Monday, November 10, 2008

Kim Bobo's tesimony before an Education & Labor Committee

Kim Bobo, Founder and Executive Director of Interfaith Worker Justice, testified at an Education and Labor Committee hearing which asked if the Department of Labor is effectively enforcing our wage and hour laws on July 15, 2008. You can listen to some of her testimony on this video.


She has great deal to say and more of us should listen. Here is Kim Bobo's keynote presentation to the ecumenical Poverty Summit sponsored by the Iowa Annual Conference of The United Methodist Church, October 25, 2008.




I saw a photograph of their web site. It was of some workers holding signs.
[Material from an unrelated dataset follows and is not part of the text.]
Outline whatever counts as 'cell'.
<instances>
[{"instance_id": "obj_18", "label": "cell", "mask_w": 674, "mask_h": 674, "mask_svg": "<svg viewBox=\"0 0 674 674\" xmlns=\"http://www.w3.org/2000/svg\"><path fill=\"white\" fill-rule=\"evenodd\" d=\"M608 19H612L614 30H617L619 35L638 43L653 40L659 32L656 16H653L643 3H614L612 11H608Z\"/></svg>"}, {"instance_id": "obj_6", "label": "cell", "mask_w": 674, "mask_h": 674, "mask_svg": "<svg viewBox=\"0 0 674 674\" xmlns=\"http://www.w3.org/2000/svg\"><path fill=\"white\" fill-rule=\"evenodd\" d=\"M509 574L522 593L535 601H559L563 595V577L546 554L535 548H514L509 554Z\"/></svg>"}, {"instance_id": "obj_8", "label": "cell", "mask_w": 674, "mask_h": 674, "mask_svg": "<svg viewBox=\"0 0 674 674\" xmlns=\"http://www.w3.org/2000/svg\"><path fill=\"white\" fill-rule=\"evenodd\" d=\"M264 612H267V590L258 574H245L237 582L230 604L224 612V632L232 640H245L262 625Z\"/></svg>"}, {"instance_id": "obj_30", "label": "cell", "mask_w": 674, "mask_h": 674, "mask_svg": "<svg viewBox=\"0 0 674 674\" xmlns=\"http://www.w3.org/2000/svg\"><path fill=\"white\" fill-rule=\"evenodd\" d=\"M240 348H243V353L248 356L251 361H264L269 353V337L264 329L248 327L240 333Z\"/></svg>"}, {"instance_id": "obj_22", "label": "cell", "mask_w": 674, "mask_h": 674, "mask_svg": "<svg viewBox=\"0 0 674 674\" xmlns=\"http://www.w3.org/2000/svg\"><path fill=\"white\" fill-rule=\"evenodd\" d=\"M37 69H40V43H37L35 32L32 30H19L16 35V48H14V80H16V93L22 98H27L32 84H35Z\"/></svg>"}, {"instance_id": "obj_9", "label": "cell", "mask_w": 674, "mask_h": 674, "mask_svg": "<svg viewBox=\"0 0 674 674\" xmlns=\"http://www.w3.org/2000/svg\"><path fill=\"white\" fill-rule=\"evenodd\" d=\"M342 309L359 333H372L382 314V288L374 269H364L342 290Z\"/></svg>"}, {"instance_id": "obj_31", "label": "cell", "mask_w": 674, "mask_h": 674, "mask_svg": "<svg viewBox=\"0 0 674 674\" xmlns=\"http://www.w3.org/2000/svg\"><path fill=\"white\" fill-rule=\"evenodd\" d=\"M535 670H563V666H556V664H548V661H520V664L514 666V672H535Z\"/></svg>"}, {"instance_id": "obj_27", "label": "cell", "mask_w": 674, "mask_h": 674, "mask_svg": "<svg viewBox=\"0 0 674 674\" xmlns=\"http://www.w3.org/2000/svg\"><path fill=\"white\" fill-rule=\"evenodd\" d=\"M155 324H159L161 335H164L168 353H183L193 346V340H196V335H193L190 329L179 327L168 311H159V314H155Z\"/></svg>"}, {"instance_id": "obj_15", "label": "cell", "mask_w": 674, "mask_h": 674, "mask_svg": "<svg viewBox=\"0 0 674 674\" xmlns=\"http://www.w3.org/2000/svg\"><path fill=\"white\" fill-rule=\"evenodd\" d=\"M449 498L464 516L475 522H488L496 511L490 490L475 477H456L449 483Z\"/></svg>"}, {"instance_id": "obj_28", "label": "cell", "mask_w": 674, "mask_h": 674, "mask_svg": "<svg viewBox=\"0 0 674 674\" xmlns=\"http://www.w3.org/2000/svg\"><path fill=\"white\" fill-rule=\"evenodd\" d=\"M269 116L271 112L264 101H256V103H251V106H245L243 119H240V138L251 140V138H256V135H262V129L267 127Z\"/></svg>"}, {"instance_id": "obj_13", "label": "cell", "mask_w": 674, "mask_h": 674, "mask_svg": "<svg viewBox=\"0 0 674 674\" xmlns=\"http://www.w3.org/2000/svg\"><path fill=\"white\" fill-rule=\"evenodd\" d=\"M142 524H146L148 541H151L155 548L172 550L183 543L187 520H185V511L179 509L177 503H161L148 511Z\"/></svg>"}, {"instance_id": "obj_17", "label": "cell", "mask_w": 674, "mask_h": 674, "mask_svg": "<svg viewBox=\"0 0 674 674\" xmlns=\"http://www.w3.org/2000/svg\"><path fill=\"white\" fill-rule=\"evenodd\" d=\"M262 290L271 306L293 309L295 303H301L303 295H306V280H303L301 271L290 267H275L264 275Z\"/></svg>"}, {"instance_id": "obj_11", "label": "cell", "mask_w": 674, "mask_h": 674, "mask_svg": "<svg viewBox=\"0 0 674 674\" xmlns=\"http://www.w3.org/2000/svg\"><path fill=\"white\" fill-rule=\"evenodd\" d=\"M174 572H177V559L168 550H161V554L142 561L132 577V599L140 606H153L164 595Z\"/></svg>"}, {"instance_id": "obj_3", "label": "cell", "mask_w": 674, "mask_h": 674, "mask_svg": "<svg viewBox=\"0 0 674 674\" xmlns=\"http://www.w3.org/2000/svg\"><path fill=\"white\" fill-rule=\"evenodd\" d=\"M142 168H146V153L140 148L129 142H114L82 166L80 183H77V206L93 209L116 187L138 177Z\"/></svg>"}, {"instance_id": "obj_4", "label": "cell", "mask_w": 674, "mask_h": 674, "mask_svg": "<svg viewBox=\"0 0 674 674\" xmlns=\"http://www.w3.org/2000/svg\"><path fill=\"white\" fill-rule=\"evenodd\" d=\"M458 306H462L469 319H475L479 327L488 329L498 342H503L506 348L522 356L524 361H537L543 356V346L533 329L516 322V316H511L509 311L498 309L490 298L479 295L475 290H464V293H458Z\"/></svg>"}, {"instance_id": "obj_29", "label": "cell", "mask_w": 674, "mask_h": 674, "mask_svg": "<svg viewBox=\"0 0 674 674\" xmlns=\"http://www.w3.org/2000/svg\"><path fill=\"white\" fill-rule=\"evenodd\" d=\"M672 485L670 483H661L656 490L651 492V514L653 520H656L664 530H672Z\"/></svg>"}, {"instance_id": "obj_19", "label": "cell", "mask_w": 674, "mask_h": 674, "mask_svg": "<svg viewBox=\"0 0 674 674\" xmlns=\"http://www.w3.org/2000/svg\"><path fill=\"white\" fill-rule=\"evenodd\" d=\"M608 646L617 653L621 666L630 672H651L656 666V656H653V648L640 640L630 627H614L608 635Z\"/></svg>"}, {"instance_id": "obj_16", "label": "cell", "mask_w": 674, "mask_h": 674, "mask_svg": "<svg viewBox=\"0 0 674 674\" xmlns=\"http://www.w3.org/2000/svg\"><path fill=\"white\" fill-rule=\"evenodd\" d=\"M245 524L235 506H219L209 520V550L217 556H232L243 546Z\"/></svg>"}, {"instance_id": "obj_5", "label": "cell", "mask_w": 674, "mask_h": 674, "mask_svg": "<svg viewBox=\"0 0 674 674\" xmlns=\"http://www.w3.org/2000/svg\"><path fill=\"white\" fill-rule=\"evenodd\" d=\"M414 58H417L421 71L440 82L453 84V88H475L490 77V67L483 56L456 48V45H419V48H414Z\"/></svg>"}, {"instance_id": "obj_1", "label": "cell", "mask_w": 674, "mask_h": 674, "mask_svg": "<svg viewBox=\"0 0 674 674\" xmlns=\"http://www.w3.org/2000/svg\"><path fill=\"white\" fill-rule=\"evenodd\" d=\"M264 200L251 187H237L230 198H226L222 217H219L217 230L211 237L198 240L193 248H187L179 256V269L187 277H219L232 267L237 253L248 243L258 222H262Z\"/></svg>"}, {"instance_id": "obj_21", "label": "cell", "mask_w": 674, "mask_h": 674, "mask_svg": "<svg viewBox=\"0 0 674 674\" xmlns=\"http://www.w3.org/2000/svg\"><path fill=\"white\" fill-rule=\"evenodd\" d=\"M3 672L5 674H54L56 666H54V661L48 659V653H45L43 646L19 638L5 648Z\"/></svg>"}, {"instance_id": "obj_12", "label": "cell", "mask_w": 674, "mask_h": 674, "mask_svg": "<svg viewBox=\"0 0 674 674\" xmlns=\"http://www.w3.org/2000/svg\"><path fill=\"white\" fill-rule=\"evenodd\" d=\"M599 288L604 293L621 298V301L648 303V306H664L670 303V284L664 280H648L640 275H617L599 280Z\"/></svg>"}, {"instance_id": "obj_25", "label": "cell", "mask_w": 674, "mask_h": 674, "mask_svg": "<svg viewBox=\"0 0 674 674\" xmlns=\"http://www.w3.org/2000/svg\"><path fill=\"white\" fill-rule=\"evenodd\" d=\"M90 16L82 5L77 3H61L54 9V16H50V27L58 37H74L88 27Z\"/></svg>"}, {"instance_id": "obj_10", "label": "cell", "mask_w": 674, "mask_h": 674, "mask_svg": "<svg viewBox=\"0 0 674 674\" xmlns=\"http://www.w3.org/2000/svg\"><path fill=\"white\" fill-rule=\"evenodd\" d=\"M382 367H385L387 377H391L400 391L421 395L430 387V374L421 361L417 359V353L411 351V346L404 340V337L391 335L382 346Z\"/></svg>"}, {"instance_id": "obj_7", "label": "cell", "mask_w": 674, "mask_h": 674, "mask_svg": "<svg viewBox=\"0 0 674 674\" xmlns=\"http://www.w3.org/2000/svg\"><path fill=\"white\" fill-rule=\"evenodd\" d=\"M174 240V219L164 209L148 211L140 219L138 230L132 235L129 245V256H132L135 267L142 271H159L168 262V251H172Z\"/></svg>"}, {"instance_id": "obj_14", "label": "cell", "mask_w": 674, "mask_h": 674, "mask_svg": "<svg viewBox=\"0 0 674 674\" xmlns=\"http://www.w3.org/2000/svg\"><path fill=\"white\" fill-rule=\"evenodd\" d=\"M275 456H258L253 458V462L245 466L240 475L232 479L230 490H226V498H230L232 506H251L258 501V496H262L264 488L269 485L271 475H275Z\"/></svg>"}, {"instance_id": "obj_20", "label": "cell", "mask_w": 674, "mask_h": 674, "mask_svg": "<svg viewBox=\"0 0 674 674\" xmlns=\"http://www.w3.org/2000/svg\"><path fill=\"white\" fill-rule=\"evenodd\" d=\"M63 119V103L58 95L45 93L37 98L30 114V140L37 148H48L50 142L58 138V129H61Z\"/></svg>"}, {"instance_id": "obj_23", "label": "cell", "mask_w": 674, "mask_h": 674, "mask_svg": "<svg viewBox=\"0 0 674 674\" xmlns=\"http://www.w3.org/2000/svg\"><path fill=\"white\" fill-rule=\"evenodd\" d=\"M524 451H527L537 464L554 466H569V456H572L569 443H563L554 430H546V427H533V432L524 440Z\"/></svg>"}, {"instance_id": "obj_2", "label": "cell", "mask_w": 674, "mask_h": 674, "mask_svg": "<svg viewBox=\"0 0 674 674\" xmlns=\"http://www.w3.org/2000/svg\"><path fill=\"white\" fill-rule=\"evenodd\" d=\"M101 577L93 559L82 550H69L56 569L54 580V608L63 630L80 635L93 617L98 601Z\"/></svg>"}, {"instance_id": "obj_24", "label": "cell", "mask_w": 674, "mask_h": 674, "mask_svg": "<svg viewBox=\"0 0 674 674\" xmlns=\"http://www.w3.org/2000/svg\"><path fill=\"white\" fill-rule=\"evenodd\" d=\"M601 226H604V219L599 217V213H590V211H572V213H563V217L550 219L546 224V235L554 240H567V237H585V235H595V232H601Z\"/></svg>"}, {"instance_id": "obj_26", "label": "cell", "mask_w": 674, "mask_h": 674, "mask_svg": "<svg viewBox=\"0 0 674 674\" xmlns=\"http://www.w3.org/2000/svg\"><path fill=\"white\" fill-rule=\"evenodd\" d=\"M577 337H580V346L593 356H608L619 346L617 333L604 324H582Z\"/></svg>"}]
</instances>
Their signs said that all religions believe in justice. Is that true? Most faith communities will say they do. Their leaders will pray from in the front asking that god deliver justice, they will preach about justice. But is that really what they believe? Better still is that what they want? What do they say in the back of the church?

The answer is no. Jerome Chandler said it best in the article we published earlier today. He wrote that we give of what we do not want. That was what I said this morning at morning prayer and later at this afternoon's service.

It is not just that we need to do more. We must just do. By that I mean that we must do as only a handful of people and faith communities do. We do with our hearts and hands. Rather than going through our closets and taking out all the old clothes we no longer want, giving them to the Salvation Army, the local homeless shelder, or the local neighboure center; we must give what we need. We must give so that it hurts. A gift that has no value to us may be put to use by someone else, but it does not have any value to God.

God gave us a very special gift. He became incarnate of the blessed Virgin Mary, came to earth, suffered and died, and rose from the death giving us new life. What will we do with this new life Christ gave us?

It takes more than words for me to believe that all faith communities believe in justice. Many, perhaps most, give what they no longer want or need. It is time to return the gift Christ gave us and give it to others.